MATERIALS PROVIDED:
◆ ◆ ◆ ◆ ◆ ◆ ◆
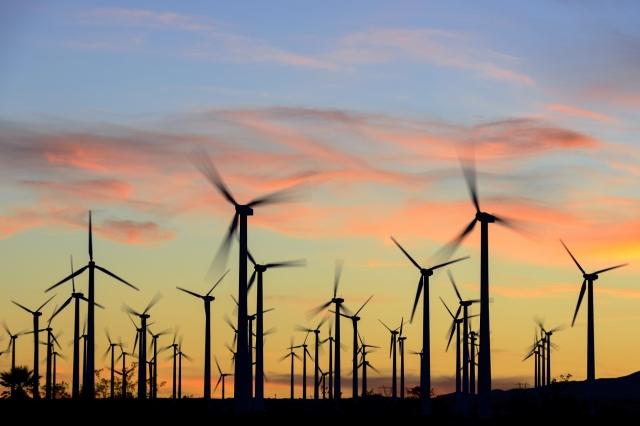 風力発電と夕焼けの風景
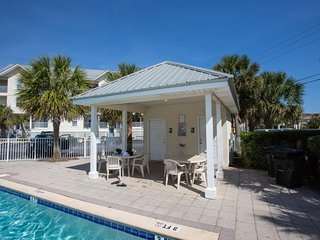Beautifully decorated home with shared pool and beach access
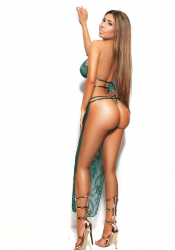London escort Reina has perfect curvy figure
◆ ◆ ◆ ◆ ◆ ◆ ◆
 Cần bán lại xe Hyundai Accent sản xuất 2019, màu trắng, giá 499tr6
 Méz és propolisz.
◆ ◆ ◆ ◆ ◆ ◆ ◆
TASK DESCRIPTION: Your reply should consist solely of the lines above from the line containing "風力発電と夕焼けの風景" up to and including the line containing "London escort Reina has perfect curvy figure", reproduced exactly, minus the pictures.

YOUR RESPONSE:
 風力発電と夕焼けの風景
Beautifully decorated home with shared pool and beach access
London escort Reina has perfect curvy figure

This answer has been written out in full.